Zadania do wykonania →
A - Czego gwarancją jest laicyzm według fragmentu o laicyzmie?
B - Kontynuuj fragment o laicyzmie, zaczynając zaraz po jego ostatnim zdaniu.

Podany fragment →
········
Poruszyles bardzo duzy i bardzo istotny temat. Napisalem wyzej, ze odpowiem szerzej (w formie notki) w nocy, albo jutro rano. Temat jest powazny i odniose sie do niego dopiero po Nowym Roku.
Dzisiaj juz jest trzecia rano, najblizsze dni mam dosc mocno wypelnione. Nie poradze sobie teraz. Moge wrzucic tylko pare linkow, a to bez sensu.
Grzecznosc nakazuje bym odniosl sie do Twojego komentarza.
Zaczne moze tak: To ze kraje Zachodu sa laickie, nie oznacza, ze wiekszosc spotykanych przechodniow to ateisci. Laicyzm nie odbiera nikomu wiary i nie zabrania praktyk religijnych.
Laicyzm to nie antyklerykalizm, czy jakakolwiek inna forma wymierzona przeciw religii. Laicyzm to gwarancja rownosci wszelkich wyznan. Europa Zachodnia nie jest krainą bezbożników.
········
Zbiór danych →
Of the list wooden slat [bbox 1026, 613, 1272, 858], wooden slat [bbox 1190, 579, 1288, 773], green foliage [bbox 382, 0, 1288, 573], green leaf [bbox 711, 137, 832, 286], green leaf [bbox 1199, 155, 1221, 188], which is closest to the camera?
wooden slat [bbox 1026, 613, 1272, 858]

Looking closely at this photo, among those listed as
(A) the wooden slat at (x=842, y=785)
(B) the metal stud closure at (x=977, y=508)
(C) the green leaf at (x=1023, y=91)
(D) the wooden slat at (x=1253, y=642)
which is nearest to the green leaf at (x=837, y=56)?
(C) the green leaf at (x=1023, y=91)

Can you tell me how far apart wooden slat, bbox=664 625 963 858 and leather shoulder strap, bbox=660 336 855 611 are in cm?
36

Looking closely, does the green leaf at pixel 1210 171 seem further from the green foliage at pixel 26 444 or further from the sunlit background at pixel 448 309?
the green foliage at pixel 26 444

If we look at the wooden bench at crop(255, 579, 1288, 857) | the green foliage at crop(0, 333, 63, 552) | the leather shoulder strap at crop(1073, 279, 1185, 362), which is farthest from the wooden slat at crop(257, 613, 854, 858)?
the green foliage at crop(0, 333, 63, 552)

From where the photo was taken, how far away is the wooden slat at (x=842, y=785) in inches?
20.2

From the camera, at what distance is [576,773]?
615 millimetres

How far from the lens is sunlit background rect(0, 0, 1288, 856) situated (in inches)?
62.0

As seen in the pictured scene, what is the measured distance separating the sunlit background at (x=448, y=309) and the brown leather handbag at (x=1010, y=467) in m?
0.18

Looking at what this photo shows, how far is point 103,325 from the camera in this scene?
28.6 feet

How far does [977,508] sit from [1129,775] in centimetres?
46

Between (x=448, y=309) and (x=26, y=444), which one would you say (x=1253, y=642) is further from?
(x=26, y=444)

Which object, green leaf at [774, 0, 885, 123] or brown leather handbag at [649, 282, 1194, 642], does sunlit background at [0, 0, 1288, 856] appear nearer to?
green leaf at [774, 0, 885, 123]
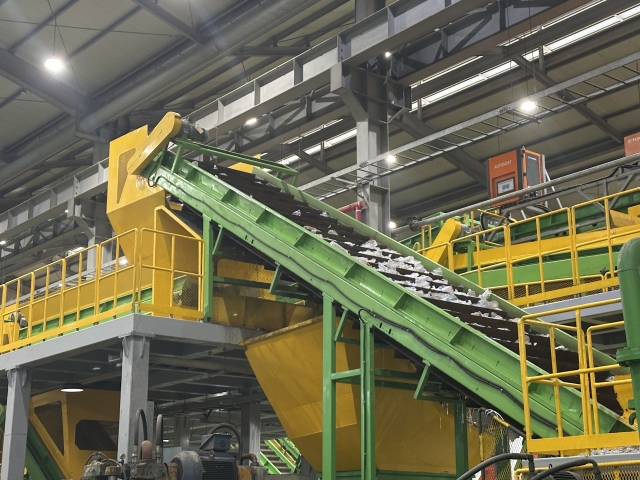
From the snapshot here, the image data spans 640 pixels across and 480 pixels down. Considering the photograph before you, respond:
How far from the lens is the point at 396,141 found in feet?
89.6

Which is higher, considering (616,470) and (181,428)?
(181,428)

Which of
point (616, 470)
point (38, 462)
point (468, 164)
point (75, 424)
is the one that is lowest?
point (616, 470)

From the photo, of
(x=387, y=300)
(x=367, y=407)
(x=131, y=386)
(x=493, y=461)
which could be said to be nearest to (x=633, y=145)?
(x=387, y=300)

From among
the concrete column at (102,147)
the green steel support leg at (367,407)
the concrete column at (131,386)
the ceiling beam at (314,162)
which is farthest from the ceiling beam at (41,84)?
the green steel support leg at (367,407)

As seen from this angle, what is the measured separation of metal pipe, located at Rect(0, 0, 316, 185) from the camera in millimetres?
20438

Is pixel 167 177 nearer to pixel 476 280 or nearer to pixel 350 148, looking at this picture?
pixel 476 280

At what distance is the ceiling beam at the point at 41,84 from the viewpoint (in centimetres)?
2411

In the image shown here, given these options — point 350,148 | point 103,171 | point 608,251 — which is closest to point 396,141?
point 350,148

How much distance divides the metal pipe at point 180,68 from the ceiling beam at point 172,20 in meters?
0.28

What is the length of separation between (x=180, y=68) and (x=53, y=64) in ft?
13.4

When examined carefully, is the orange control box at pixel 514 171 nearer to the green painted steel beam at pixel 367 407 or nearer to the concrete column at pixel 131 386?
the green painted steel beam at pixel 367 407

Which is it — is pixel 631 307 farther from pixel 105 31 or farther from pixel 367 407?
pixel 105 31

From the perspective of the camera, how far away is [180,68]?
22984 mm

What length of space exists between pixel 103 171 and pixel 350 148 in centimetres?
828
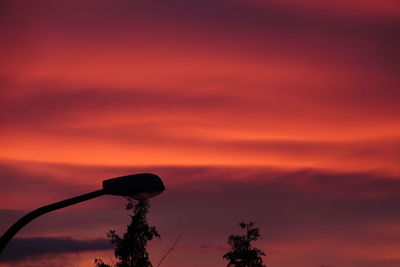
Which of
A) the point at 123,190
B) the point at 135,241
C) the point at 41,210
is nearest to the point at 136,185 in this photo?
the point at 123,190

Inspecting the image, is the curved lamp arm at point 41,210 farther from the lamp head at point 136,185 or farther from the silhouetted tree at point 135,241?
the silhouetted tree at point 135,241

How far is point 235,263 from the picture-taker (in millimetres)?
52031

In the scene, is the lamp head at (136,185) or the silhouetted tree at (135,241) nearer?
the lamp head at (136,185)

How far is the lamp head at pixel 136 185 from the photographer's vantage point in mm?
9047

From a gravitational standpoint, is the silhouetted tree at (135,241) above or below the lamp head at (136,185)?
above

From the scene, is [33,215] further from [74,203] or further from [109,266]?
[109,266]

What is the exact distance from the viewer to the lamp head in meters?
9.05

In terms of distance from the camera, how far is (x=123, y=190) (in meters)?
9.11

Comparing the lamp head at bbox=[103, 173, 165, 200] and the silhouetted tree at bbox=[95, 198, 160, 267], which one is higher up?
the silhouetted tree at bbox=[95, 198, 160, 267]

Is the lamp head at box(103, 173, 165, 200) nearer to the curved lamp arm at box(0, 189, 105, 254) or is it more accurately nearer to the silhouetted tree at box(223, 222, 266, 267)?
the curved lamp arm at box(0, 189, 105, 254)

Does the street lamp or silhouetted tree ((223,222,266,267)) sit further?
silhouetted tree ((223,222,266,267))

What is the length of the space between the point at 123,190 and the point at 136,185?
177 mm

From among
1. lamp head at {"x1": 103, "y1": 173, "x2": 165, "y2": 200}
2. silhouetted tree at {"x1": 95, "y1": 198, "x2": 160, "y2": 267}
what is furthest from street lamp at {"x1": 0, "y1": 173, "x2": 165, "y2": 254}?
silhouetted tree at {"x1": 95, "y1": 198, "x2": 160, "y2": 267}

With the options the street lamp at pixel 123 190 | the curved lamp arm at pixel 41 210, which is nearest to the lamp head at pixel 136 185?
the street lamp at pixel 123 190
········
Odpowiedzi na zadania →
A - Równości wszelkich wyznań.

B -
Napisales: “To, że w parafiach są podejmowane jakieś inicjatywy to nie wątpię.” – to nie sa zadne jakies tam inicjatywy. To normale i bogate zycie parafii, o wiele bardziej roznorodne niz “zycie parafialne” w przecietnej parafii w Polsce.
Napisales: “A propos Berlina – w amerykańskim czasopiśmie “Dappled things” czytałem niedawno reportaż z wyprawy do Berlina dwóch młodych Amerykanów, którzy pisali o pustkach w kościołach. nikt nie wątpi nawet w bogactwo podejmowanych przedsięwzięć, ale jaki one mają wpływ na społeczeństwo?”
Po piewrwsze, z tymi pustkami, to troche przesada jest. Owszem, nie ma tutaj takich tlumow podczas mszy jak np. w Polsce czy innych wybitnie katolickich rejonach. Koscielna frekwencja nie jest odbiciem ilosci chrzescijan. Zresztą im mniejsza miejscowosc, tym wiernych w kosciolach wiecej.
Nie bardzo rozumiem o co chodzi Tobie w zdaniu “nikt nie wątpi nawet w bogactwo podejmowanych przedsięwzięć, ale jaki one mają wpływ na społeczeństwo?” – co to znaczy “wpływ na społeczeństwo?” Bardzo niefortunnie zdanie skonstruowales. Podejrzewac można, iż jesteś zwolennikiem podporządkowania życia społecznego religii, a to trąci ideą państwa wyznaniowego.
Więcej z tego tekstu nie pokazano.